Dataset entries
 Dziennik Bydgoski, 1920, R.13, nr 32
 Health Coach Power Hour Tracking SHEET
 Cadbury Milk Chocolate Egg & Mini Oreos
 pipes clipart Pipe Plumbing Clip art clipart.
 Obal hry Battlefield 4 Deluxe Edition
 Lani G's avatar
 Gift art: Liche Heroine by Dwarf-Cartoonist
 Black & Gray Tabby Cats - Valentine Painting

## Problem statement
Produce an exact copy of the lines from the one containing "Obal hry Battlefield 4 Deluxe Edition" through the final line of the data, both ends included, and only those.

## Response to the exercise
 Obal hry Battlefield 4 Deluxe Edition
 Lani G's avatar
 Gift art: Liche Heroine by Dwarf-Cartoonist
 Black & Gray Tabby Cats - Valentine Painting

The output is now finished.